Rami Malek stars as Queen’s flamboyant frontman, Freddy Mercury, in Bryan Singer’s 'Bohemian Rhapsody'


Bohemian Rhapsody ★★ 

If ever a flamboyant music star begged for an R-rated biopic, Freddie Mercury would have been the one. Born in Zanzibar in 1946 as Farrokh Bulsara, the late frontman of Queen instead is the focus of a PG-13 picture that plays coy with his sexuality until he finally comes out as gay to his girlfriend, Mary Austin (Sing Street’s Lucy Boynton).
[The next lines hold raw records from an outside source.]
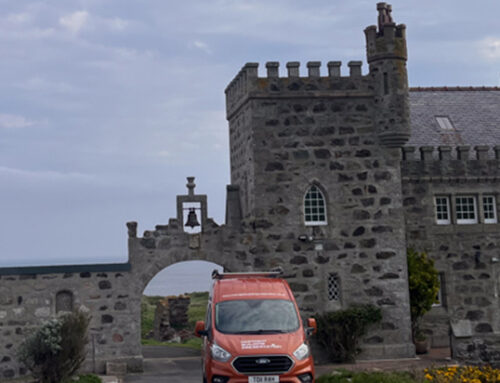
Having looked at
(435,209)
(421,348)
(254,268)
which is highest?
(435,209)

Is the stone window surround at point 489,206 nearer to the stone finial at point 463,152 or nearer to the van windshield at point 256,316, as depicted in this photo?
the stone finial at point 463,152

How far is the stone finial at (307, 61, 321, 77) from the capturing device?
19.6 m

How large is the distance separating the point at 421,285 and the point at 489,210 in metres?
3.75

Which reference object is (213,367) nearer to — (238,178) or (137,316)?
Result: (137,316)

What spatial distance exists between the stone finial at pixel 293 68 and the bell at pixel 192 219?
4677 millimetres

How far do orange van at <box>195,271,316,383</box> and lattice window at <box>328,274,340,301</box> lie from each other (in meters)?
5.39

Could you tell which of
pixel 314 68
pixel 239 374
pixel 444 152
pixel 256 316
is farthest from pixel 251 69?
pixel 239 374

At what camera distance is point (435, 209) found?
2145 cm

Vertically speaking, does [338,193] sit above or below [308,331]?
above

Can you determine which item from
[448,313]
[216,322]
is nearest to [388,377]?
[216,322]

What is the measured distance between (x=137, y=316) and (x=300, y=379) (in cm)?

Worse, Bryan Singer’s film tends to cast a negative shadow on Mercury’s homosexuality, isolating the man who proudly sang: “I want to break free!” This is a movie that treats its subject with a healthy dose of dishonesty, playing fast and loose with the facts of Mercury’s life. Perhaps that was inevitable because the picture’s screenwriter, Anthony McCarten, previously spun fanciful fiction out of the lives of both Stephen Hawking (The Theory of Everything) and Winston Churchill (Darkest Hour). As such, you should trust the moment when Mercury begs forgiveness from his bandmates about as much as you should trust the scene when Churchill decided to ride the tube and chat with the common folk in that hammy, hagiographic biography of Britain’s former prime minister. This all should’ve been expected since half of the members of Queen (Brian May and Roger Taylor) spent years personally shepherding this film through production, at one point driving Sacha Baron Cohen—who’d been set to star as Mercury—away from the picture. That departure paved the way for Mercury to be played by Mr. Robots Rami Malek, who gives a convincing performance despite battling against a needless set of false teeth. (At Assembly Row, Boston Common, Fenway, Seaport, South Bay and in the suburbs.)